◆ THE PROBLEM
Turn every line from the one holding "Comparing point 626,115" through the end of the records, inclusive, into a JSON list with one string per line. Leave out blank lines.

◆ DATA SUPPLIED
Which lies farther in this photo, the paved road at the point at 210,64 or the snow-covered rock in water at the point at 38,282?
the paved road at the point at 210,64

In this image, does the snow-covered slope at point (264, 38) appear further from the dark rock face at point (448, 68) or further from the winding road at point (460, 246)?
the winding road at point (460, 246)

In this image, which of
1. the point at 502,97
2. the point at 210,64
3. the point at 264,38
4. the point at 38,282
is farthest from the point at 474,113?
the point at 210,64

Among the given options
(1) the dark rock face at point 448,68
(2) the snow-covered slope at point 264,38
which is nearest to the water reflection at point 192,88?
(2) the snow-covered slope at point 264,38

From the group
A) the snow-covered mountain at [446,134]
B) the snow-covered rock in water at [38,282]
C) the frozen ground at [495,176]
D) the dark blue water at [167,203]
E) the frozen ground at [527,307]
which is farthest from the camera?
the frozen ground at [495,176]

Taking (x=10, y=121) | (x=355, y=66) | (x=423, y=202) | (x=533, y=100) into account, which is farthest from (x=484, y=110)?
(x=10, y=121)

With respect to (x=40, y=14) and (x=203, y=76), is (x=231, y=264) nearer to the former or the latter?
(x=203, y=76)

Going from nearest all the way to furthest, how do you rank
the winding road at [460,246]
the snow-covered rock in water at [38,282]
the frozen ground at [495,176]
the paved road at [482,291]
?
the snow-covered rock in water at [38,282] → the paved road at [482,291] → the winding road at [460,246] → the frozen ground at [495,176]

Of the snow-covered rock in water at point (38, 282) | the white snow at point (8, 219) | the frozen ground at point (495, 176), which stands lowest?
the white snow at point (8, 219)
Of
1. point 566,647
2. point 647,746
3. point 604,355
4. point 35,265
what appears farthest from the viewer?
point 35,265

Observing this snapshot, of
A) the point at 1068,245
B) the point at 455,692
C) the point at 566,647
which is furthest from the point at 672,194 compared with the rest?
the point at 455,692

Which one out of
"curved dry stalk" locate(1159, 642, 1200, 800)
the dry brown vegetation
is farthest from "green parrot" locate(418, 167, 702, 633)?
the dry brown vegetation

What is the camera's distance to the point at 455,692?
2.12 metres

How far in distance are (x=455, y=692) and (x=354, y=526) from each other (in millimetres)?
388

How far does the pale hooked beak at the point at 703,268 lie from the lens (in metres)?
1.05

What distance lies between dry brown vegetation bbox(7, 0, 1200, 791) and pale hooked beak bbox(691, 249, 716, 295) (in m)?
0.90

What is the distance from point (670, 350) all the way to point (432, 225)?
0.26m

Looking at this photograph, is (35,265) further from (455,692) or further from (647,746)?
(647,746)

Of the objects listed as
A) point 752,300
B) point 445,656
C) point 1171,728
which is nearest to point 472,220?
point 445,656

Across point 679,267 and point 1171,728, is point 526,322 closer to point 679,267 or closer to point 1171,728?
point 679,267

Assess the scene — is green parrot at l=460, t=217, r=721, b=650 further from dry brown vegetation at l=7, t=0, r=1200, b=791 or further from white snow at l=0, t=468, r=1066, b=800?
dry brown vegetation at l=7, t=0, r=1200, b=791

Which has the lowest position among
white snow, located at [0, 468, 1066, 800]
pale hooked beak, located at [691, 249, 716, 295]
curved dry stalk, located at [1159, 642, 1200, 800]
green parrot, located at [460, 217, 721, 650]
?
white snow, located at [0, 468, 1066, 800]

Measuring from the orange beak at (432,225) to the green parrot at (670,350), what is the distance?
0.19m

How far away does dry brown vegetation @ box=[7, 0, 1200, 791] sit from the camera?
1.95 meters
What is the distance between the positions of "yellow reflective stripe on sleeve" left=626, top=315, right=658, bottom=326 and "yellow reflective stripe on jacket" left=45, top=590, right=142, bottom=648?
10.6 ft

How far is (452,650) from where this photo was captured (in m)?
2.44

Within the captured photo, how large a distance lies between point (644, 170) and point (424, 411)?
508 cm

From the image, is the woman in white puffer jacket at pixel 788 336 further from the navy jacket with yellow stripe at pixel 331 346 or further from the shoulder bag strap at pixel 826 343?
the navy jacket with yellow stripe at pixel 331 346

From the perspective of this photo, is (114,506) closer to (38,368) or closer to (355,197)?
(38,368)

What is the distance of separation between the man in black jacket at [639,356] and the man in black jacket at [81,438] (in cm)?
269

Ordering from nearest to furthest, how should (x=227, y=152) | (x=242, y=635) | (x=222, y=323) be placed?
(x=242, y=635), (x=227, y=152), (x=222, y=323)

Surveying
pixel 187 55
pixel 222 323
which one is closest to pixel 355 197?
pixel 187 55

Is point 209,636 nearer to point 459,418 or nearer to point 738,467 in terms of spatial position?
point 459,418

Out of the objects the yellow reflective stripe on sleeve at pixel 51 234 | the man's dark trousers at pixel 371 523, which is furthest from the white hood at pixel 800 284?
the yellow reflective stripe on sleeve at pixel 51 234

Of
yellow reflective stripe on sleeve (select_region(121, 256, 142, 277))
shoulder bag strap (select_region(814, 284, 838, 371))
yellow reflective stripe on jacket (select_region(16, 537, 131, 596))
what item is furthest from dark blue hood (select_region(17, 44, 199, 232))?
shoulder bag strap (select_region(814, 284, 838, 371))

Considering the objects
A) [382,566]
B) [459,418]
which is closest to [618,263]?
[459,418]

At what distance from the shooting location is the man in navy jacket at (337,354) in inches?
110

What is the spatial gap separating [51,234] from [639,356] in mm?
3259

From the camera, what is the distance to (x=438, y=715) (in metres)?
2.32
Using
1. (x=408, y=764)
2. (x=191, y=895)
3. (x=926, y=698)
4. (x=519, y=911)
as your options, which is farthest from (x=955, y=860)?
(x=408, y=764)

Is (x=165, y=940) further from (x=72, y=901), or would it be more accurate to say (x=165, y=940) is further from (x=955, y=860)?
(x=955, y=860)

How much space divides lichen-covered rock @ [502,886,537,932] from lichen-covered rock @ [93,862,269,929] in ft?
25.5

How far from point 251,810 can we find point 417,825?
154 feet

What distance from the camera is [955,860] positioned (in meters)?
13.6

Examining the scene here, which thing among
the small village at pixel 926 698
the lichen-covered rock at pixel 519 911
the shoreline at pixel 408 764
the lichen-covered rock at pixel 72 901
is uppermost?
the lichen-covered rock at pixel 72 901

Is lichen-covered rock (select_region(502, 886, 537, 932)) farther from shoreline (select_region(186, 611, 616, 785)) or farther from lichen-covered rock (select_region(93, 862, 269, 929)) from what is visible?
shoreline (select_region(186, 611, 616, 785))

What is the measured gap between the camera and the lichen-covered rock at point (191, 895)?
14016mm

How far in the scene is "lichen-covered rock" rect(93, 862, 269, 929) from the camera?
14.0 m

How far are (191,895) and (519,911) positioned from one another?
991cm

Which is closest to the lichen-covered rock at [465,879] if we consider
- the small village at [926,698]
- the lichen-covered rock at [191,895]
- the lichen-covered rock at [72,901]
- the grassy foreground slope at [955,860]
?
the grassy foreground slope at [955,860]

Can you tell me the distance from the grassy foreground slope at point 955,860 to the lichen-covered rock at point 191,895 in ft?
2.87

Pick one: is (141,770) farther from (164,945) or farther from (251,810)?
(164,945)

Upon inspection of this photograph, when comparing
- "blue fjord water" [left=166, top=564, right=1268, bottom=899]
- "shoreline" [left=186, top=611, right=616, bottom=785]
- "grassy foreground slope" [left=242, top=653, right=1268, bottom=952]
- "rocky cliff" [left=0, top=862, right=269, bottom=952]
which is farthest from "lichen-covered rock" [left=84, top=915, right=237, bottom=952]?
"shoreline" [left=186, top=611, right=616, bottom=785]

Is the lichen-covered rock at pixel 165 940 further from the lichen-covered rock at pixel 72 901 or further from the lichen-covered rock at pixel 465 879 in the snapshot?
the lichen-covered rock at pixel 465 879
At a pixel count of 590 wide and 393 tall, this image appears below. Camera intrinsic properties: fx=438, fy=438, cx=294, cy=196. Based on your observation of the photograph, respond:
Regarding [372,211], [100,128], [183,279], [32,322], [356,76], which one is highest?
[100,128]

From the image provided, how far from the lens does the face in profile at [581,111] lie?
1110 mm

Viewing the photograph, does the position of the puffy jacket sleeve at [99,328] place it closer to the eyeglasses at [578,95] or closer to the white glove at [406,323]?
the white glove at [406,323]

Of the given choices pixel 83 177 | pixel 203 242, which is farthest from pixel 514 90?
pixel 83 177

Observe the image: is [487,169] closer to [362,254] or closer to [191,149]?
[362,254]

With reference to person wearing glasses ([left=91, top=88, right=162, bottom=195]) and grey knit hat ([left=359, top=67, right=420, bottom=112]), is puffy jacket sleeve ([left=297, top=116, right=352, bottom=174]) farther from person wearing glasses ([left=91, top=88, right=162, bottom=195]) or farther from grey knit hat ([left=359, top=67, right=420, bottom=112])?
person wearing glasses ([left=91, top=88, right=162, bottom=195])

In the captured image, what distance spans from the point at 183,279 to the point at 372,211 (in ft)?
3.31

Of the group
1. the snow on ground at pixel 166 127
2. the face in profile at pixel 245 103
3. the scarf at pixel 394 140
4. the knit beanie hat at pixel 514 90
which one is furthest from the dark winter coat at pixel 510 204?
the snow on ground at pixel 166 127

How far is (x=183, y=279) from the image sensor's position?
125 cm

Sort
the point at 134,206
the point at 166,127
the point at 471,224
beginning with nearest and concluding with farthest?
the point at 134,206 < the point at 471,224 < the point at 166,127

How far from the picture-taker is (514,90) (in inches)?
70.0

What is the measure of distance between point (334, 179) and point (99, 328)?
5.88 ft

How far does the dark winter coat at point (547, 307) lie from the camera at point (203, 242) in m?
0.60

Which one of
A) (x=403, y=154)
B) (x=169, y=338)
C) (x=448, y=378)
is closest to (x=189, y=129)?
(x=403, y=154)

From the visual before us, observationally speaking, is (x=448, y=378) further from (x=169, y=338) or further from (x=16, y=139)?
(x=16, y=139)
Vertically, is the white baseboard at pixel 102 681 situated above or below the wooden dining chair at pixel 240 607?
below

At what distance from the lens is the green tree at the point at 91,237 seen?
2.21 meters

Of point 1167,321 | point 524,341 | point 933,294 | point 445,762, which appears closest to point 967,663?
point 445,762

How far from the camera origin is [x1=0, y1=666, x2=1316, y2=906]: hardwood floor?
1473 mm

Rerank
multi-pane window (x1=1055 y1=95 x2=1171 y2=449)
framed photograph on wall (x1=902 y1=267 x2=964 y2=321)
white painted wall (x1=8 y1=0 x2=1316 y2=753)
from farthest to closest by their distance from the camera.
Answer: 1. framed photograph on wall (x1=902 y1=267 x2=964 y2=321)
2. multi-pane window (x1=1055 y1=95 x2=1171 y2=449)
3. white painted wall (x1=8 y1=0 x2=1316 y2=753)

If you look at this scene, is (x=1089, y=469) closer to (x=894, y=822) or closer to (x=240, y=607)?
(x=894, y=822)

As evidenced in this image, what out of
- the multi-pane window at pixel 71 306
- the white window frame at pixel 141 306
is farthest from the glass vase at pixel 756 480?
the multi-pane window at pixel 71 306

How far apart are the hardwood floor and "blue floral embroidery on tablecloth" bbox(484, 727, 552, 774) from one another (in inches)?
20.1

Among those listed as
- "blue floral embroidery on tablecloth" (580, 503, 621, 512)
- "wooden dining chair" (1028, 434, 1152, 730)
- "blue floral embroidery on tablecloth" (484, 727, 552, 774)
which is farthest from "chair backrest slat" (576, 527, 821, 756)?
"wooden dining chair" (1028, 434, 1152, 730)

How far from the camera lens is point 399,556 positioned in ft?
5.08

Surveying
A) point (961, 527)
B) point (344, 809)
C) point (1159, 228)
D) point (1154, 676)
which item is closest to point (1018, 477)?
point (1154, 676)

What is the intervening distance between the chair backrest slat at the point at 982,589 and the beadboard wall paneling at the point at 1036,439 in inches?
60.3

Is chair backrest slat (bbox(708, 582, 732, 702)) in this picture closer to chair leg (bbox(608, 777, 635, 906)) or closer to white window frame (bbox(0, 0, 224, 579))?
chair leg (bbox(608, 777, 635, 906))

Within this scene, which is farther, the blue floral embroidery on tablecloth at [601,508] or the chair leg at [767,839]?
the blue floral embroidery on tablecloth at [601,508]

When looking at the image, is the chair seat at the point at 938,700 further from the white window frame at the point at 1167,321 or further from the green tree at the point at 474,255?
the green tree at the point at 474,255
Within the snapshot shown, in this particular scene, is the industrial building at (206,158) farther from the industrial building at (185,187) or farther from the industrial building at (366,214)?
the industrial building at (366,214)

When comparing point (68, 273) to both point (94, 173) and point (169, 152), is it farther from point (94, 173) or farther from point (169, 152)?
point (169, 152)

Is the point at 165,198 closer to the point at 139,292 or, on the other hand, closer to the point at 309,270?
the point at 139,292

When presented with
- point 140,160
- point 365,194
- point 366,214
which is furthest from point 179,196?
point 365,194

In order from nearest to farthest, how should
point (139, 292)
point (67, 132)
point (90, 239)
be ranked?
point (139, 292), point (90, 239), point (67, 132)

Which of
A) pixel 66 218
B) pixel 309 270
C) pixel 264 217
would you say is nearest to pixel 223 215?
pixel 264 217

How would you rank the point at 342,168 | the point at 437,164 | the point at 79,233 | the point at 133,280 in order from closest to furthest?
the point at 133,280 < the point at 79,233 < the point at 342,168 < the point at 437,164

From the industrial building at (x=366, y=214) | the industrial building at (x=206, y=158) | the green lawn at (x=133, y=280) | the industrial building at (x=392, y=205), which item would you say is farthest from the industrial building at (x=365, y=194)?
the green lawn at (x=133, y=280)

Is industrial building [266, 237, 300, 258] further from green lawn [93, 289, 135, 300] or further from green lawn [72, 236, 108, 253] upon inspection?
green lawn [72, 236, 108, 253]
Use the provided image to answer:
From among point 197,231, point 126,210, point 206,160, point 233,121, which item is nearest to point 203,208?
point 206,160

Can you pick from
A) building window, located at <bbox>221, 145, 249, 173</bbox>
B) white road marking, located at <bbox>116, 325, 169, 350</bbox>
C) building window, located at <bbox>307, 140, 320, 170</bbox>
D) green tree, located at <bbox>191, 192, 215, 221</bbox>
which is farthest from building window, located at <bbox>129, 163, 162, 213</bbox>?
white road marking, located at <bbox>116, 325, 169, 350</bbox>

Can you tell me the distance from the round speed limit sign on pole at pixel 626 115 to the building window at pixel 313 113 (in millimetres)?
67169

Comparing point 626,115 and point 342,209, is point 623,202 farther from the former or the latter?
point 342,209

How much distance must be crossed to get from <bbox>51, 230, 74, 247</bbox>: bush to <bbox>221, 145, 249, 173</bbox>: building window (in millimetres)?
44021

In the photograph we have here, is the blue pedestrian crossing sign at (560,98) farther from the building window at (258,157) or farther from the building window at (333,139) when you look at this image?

◆ TASK OUTPUT
[
  "Comparing point 626,115 and point 342,209, is point 623,202 farther from the former or the latter?",
  "point 342,209",
  "How much distance must be crossed to get from <bbox>51, 230, 74, 247</bbox>: bush to <bbox>221, 145, 249, 173</bbox>: building window (in millimetres)?",
  "44021",
  "In the photograph we have here, is the blue pedestrian crossing sign at (560,98) farther from the building window at (258,157) or farther from the building window at (333,139) when you look at this image?"
]